Today is Boxing Day, an official holiday in Canada and Great Britain, and an unofficial observance here in the States.

Boxing Day is a day for returning and exchanging unwanted gifts — the presents which, for whatever reason, don’t fit the recipient. It’s also a last chance to shop for Christmas bargains — Post-Christmas closeout merchandise, incredible markdowns, available while it lasts. It’s one last occasion to flock to the malls and stores to balloon that January credit card bill.

It’s one of the final gestures of what has become our modern Christmas ritual — a season which, sadly, seems to begin a little earlier each year and end earlier as well. Our modern rituals seem mostly about shopping for bargains, and the nation’s economic health is measured by our seasonal consumerism. Will Black Friday save the retail season?

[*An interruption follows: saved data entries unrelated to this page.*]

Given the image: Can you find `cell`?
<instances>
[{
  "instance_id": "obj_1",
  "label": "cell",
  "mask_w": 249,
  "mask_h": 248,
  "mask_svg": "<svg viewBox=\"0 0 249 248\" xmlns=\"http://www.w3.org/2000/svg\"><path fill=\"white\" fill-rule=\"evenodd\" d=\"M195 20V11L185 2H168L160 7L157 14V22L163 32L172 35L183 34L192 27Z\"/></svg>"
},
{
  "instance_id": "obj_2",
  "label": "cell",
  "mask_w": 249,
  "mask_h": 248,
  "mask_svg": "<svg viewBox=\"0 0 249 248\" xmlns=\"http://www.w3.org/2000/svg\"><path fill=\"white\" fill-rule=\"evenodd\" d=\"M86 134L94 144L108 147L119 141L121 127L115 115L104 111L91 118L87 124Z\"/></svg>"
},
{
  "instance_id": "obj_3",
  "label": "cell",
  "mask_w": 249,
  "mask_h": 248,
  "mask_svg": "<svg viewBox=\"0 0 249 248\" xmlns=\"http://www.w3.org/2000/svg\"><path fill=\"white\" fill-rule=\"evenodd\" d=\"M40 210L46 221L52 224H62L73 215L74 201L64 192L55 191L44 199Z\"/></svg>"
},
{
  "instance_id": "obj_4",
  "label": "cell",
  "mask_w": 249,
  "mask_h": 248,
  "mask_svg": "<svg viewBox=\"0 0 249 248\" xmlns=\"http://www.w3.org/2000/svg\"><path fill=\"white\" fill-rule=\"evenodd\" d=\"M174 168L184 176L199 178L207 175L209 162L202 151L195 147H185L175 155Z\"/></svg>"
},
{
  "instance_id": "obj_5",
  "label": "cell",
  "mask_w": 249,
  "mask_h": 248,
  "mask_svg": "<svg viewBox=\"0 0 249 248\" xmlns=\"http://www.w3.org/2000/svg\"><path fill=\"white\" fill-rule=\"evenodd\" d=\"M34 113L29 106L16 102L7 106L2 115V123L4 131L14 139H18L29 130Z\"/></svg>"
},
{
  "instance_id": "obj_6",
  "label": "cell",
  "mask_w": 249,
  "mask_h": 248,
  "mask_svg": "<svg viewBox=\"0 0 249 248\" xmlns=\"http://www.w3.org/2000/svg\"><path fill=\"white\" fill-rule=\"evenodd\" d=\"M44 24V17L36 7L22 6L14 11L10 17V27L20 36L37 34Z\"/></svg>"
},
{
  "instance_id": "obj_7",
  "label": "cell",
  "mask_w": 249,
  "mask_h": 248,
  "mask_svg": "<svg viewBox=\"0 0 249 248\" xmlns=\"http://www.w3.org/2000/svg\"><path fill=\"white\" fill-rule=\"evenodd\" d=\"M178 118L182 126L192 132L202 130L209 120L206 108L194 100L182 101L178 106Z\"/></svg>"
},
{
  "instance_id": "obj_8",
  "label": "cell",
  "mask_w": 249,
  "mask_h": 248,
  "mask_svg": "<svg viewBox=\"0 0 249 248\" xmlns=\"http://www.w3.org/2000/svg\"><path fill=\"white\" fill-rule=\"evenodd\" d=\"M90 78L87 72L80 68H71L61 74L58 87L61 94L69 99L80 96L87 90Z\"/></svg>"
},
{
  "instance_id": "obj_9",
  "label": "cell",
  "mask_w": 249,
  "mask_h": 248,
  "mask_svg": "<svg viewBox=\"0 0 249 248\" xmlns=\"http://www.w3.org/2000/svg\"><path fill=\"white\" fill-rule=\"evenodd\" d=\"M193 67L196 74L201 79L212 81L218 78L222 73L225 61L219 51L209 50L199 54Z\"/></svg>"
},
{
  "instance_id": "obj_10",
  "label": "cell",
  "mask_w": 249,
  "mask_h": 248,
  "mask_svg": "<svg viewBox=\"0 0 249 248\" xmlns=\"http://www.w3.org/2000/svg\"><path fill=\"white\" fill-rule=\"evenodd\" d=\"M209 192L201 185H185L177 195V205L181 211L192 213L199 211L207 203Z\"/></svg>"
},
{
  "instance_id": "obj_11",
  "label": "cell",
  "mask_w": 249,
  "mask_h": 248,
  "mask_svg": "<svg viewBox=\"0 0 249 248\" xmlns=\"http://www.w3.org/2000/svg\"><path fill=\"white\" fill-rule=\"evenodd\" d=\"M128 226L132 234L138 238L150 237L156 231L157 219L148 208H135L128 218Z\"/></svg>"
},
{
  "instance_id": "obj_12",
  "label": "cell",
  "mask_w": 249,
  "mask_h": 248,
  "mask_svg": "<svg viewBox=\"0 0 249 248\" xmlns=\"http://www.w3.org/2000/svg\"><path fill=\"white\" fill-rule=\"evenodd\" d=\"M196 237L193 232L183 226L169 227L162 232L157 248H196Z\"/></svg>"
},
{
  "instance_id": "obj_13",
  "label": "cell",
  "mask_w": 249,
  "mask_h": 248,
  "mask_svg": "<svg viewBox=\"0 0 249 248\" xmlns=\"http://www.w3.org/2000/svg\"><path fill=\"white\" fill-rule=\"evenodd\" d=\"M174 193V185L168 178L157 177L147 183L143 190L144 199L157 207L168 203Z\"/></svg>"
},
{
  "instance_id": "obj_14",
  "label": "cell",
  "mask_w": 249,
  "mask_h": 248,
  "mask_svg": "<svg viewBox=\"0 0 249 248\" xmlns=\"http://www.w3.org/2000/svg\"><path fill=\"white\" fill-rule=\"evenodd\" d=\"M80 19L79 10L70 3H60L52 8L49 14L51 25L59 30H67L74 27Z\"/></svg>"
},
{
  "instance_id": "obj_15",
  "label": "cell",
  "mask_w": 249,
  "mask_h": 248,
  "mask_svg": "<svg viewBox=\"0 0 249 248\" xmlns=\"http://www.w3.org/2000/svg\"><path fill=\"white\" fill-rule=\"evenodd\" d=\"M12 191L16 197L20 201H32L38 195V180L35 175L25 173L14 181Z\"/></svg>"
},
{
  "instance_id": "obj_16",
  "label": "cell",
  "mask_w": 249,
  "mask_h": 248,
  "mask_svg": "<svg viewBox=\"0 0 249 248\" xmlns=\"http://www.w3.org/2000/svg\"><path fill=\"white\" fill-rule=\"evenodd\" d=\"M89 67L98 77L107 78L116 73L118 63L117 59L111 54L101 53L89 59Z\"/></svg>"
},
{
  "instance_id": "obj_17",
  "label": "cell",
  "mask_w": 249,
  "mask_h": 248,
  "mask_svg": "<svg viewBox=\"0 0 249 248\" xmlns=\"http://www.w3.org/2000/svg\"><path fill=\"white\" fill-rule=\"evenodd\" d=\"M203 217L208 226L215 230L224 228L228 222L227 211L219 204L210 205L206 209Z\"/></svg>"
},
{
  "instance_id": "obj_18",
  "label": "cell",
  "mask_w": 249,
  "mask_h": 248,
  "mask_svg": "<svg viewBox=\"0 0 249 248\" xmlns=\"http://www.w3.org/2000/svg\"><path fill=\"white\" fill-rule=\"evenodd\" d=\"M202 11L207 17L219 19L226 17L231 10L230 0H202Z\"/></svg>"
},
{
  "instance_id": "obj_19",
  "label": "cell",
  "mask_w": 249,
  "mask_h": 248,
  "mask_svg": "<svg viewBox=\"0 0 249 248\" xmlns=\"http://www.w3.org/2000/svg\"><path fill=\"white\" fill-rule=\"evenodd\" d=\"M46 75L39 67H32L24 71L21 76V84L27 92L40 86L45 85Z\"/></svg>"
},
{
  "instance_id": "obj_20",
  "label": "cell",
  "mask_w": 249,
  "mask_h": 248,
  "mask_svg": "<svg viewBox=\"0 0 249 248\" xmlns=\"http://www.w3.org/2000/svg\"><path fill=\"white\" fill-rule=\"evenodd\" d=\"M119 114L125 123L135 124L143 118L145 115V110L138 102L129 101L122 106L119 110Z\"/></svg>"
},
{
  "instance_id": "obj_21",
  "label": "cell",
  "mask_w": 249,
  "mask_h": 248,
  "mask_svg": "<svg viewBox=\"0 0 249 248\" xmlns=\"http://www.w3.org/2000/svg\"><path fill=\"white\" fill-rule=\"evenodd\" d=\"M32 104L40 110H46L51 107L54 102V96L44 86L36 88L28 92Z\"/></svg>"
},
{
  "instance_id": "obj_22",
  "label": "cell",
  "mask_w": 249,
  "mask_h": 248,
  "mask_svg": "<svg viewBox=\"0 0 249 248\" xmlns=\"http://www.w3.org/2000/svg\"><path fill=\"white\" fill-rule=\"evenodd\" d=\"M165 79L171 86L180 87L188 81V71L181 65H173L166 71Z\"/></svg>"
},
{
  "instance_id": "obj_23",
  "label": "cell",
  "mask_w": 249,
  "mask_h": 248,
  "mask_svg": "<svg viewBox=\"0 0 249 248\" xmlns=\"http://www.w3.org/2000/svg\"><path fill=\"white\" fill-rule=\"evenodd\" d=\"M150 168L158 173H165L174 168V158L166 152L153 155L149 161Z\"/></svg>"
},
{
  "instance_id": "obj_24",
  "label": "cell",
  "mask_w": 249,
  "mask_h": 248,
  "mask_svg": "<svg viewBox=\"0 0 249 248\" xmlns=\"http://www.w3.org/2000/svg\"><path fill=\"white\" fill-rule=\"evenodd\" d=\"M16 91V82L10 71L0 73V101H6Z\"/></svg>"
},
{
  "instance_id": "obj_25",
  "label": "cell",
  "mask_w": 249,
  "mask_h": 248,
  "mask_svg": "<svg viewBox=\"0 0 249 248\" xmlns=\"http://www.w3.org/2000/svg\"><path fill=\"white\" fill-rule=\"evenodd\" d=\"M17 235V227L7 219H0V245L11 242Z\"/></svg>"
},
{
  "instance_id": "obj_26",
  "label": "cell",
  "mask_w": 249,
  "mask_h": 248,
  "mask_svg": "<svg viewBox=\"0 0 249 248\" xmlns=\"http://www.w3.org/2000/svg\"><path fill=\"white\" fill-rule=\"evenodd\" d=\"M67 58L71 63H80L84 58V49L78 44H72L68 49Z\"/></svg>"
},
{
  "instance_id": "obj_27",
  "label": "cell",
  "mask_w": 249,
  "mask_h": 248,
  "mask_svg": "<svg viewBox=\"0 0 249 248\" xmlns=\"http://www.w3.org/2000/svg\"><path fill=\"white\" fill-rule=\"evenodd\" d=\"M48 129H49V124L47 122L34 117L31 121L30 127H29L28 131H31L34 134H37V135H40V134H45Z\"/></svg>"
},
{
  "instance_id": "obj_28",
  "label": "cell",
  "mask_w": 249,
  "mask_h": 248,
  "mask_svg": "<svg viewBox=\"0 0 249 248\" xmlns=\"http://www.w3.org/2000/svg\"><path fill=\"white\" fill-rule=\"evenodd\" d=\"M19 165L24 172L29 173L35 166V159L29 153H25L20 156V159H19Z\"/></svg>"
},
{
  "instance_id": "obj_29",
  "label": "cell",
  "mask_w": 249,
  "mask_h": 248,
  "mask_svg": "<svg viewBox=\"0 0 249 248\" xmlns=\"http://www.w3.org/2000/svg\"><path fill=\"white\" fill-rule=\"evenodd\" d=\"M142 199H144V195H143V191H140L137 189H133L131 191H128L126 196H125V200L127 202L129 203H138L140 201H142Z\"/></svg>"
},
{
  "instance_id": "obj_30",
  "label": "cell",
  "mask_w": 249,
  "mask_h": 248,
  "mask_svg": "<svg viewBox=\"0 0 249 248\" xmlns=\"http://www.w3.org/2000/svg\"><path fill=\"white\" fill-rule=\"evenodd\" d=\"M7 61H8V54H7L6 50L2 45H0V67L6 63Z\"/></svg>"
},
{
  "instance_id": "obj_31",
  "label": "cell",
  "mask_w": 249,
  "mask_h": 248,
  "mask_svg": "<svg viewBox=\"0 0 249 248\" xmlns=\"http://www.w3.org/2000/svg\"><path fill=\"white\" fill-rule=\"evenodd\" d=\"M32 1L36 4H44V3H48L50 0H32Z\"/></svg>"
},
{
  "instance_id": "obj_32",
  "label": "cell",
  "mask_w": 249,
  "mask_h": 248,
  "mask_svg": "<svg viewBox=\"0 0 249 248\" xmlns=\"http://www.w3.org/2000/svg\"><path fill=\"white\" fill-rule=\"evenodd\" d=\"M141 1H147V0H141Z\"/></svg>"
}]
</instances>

Our sympathies go out to the retail store manager whose Christmas tree is already tossed to the curb before sundown on the day of Christ’s birth. Clearly, he or she has had enough of the hustle and bustle of today’s retail world. Boxing Day for them is just another day in the trenches.

Few dispose of the tree as quickly, yet it does seem we spend the better part of two months buying Christmas and less than a day “doing” Christmas.

It wasn’t always this way. And it shouldn’t be this way — at least, not totally.

Consider the carol “Twelve Days of Christmas,” a reference to the Christmastide, the days spanning from Christmas Day until Jan. 5, the eve of the Epiphany on Jan. 6, the day the wise men presented gifts to the infant Jesus, according to tradition. Jan. 5 used to be known commonly as Twelfth Night.

Then there are the Mexican traditions, beginning Dec. 12 with the feast of La Guadalupana — the Virgin of Guadalupe; ending Jan. 6 with the Epiphany; and encompassing the nine-day Posadas, or house parties. They lump the entire four-week period into the “Guadalupe-Reyes Marathon.”

Go back even farther in history, to the roots of Christmas giving. In keeping with the gifts of the wise men, neighbors and relatives in the Middle Ages inventoried their harvest and other goods acquired in the previous year; and they shared their surplus with each other, helping to assure the entire village survives the harsh winter as comfortably as possible.

It can be presumed gratitude was closer to the heart back then because the gifts were more essential to personal survival and comfort. There were no Playstations.

By some world standards, the Christmas season is just beginning; by others we’re in the midst of Christmas.

That should be good news, for one big reason.

People are kinder at Christmas. They’re more compassionate and patient — unless, of course, they’re Christmas shopping. Maybe that alone is a good reason to extend Christmas — the giving season — well beyond the shopping season.

Giving and gratitude shouldn’t go out of season. Christmas is the ideal occasion to rekindle the sentiments and keep them burning all year round.